Tasks to perform =
A - In the reading text below on Andfjord Salmon's first sale, about how many fish were left in pool K1 after the sale?
B - Name every company mentioned in the reading text below.

+++ Reading text

For four years, the most unusual line in the accounts of Portugal’s biggest retailer has been a fish farm above the Arctic Circle that had never sold a fish. That changed in the last days of June. Andfjord Salmon, the Oslo-listed, land-based aquaculture company in which Jerónimo Martins has been steadily building a stake since 2022, completed its first-ever commercial sale — roughly 450,000 post-smolt delivered to neighbouring farmer Eidsfjord Sjøfarm — and with it, the first revenue in one of the boldest Portuguese corporate bets anywhere in the Nordics.

The milestone. The sale, agreed for mid-June and executed ahead of the company’s original schedule, moved fish from pool K1 at Andfjord’s flagship site at Kvalnes, on the island of Andøya in Norway’s Vesterålen archipelago. Stronger-than-expected growth allowed the company to bring the transaction forward; around 300,000 fish remain in the pool for grow-out to harvest size. “Our inaugural post-smolt sale is an important milestone as it demonstrates how our infrastructure solutions enable scaling and optimisation of pool capacity and production, which shortens our runway to revenue and improves our cash flow,” chief executive Martin Rasmussen said when announcing the accelerated timetable in late May.

++++++
+++ Information supplied

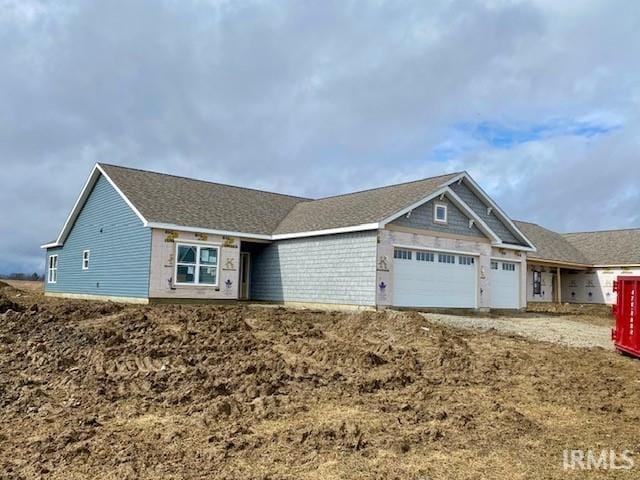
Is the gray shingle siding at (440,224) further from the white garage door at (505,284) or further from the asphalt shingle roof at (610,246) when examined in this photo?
the asphalt shingle roof at (610,246)

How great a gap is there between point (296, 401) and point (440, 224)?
14.0 m

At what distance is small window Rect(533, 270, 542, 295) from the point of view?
109ft

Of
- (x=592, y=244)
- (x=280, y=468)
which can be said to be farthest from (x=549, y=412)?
(x=592, y=244)

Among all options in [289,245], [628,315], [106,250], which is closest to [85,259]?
[106,250]

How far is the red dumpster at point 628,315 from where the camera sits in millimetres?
11234

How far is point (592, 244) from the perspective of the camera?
37562mm

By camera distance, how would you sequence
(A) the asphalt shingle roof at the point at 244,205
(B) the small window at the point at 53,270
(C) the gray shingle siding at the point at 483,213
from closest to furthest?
(A) the asphalt shingle roof at the point at 244,205 < (C) the gray shingle siding at the point at 483,213 < (B) the small window at the point at 53,270

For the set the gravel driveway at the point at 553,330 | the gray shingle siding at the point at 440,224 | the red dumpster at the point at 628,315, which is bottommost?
the gravel driveway at the point at 553,330

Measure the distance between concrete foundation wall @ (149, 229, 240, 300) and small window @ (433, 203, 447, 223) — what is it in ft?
24.7

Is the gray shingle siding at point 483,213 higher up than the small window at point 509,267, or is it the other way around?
the gray shingle siding at point 483,213

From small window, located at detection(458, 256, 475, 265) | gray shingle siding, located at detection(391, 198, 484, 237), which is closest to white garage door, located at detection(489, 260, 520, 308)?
small window, located at detection(458, 256, 475, 265)

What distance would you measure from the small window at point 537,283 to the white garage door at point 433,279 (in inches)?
514

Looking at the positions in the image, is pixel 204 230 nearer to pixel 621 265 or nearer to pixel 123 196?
pixel 123 196
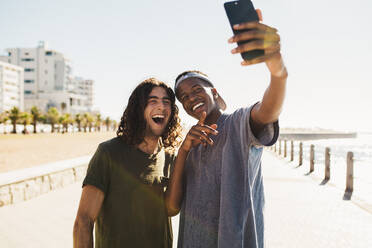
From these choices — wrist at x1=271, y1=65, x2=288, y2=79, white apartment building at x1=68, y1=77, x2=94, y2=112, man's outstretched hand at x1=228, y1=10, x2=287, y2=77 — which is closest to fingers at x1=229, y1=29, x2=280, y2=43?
man's outstretched hand at x1=228, y1=10, x2=287, y2=77

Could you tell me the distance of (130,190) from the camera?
6.17 feet

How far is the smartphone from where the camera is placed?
1109mm

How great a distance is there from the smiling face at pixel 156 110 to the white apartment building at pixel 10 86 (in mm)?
101074

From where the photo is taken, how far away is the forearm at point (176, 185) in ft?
5.50

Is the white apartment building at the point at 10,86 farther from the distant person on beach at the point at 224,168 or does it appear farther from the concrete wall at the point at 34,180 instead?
the distant person on beach at the point at 224,168

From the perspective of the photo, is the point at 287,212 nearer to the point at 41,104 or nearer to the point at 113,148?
the point at 113,148

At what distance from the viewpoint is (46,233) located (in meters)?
4.43

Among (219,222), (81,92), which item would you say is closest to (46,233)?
(219,222)

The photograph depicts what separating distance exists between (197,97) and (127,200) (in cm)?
85

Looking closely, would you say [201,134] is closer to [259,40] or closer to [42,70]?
[259,40]

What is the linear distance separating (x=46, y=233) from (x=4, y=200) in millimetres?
1672

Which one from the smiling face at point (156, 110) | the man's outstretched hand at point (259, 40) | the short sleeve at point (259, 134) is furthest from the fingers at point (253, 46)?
the smiling face at point (156, 110)

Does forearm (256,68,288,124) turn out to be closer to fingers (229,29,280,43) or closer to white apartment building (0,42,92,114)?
fingers (229,29,280,43)

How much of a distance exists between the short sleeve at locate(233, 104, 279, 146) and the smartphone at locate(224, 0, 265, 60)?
0.36 metres
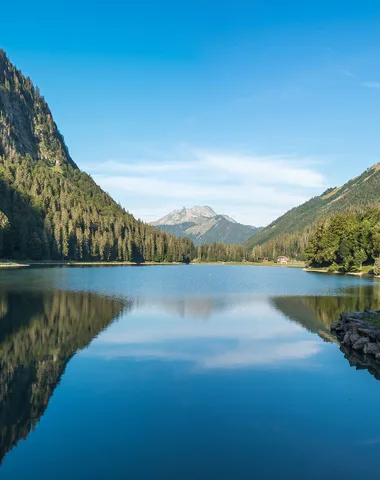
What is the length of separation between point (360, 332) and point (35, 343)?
26.9 metres

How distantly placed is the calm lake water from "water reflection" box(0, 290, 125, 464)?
11cm

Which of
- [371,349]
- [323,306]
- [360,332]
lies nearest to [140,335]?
[360,332]

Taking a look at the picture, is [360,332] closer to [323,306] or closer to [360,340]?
[360,340]

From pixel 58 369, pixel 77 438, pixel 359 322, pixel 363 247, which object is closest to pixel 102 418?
pixel 77 438

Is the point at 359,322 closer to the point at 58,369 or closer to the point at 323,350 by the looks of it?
the point at 323,350

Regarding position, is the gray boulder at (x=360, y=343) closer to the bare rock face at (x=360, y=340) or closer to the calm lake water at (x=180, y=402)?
the bare rock face at (x=360, y=340)

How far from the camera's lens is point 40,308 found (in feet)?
169

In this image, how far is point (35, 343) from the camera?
3391cm

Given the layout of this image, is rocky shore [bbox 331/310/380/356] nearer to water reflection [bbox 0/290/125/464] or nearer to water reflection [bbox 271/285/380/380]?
water reflection [bbox 271/285/380/380]

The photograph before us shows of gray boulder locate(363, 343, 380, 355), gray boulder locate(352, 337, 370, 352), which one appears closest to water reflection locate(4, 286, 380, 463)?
gray boulder locate(363, 343, 380, 355)

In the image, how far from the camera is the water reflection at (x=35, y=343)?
20.5 metres

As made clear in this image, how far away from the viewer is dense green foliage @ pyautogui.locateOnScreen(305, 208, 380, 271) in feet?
442

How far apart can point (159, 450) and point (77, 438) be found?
12.0 ft

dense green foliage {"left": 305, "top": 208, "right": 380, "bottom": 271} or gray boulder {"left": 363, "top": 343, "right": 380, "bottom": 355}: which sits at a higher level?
dense green foliage {"left": 305, "top": 208, "right": 380, "bottom": 271}
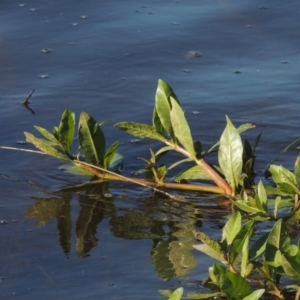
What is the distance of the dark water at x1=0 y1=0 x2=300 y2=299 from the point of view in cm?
222

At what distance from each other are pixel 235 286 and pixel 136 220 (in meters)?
0.66

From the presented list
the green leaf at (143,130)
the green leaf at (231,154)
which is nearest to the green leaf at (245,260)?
the green leaf at (231,154)

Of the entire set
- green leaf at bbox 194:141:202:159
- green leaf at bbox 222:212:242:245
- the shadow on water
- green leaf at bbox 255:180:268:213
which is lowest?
the shadow on water

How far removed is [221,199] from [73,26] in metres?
1.96

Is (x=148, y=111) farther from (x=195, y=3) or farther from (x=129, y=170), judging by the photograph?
(x=195, y=3)

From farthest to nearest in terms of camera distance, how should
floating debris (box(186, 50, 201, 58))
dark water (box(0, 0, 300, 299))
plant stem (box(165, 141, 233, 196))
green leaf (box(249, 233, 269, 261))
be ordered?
floating debris (box(186, 50, 201, 58)) < plant stem (box(165, 141, 233, 196)) < dark water (box(0, 0, 300, 299)) < green leaf (box(249, 233, 269, 261))

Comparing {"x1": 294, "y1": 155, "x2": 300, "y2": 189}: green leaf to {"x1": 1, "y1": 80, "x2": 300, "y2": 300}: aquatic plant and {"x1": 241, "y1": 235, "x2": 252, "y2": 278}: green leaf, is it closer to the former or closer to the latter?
{"x1": 1, "y1": 80, "x2": 300, "y2": 300}: aquatic plant

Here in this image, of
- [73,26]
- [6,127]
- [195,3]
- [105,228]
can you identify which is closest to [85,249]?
[105,228]

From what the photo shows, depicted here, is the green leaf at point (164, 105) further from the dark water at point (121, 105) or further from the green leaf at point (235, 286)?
the green leaf at point (235, 286)

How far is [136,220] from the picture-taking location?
99.3 inches

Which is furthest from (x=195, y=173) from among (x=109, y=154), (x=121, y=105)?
(x=121, y=105)

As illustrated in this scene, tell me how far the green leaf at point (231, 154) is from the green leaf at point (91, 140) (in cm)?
42

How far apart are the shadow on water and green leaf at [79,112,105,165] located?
10cm

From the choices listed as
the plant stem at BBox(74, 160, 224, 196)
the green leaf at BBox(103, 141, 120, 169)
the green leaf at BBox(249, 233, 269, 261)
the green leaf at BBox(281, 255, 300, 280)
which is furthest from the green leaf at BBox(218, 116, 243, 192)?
the green leaf at BBox(281, 255, 300, 280)
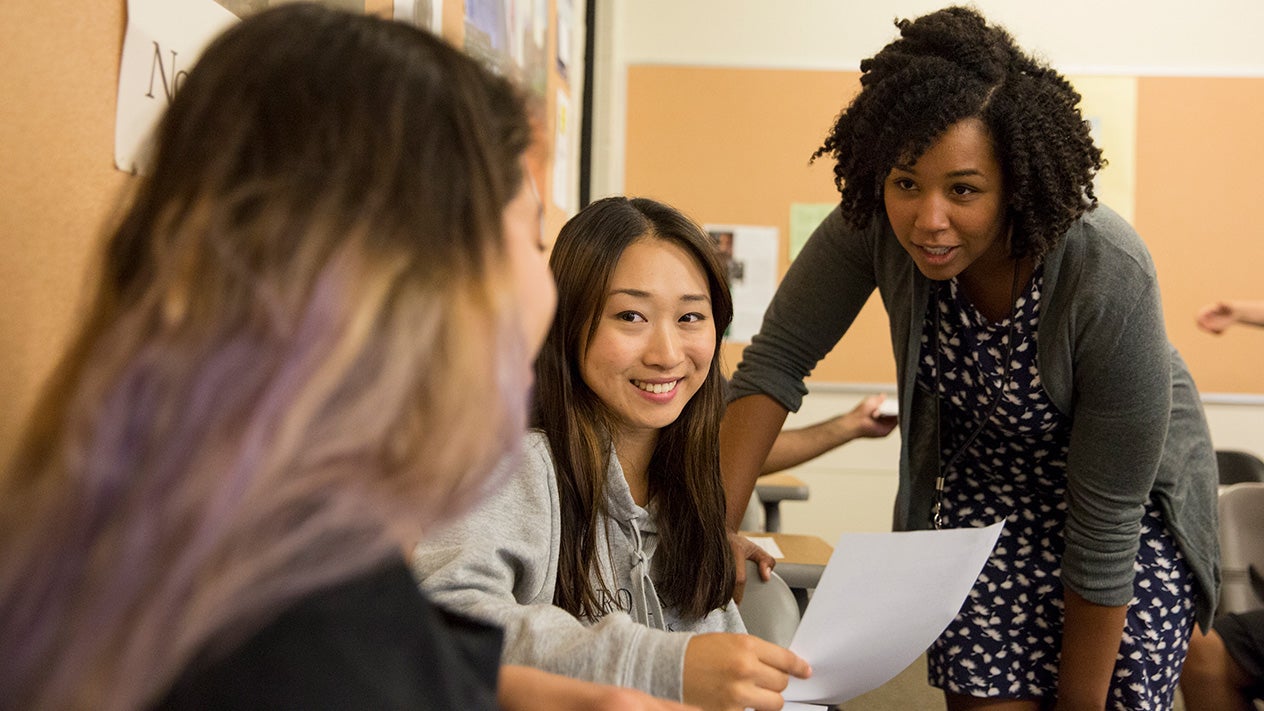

++++++

Answers for this exercise =
A - Around 300,000 fish remained in the pool.

B - Andfjord Salmon, Jerónimo Martins, Eidsfjord Sjøfarm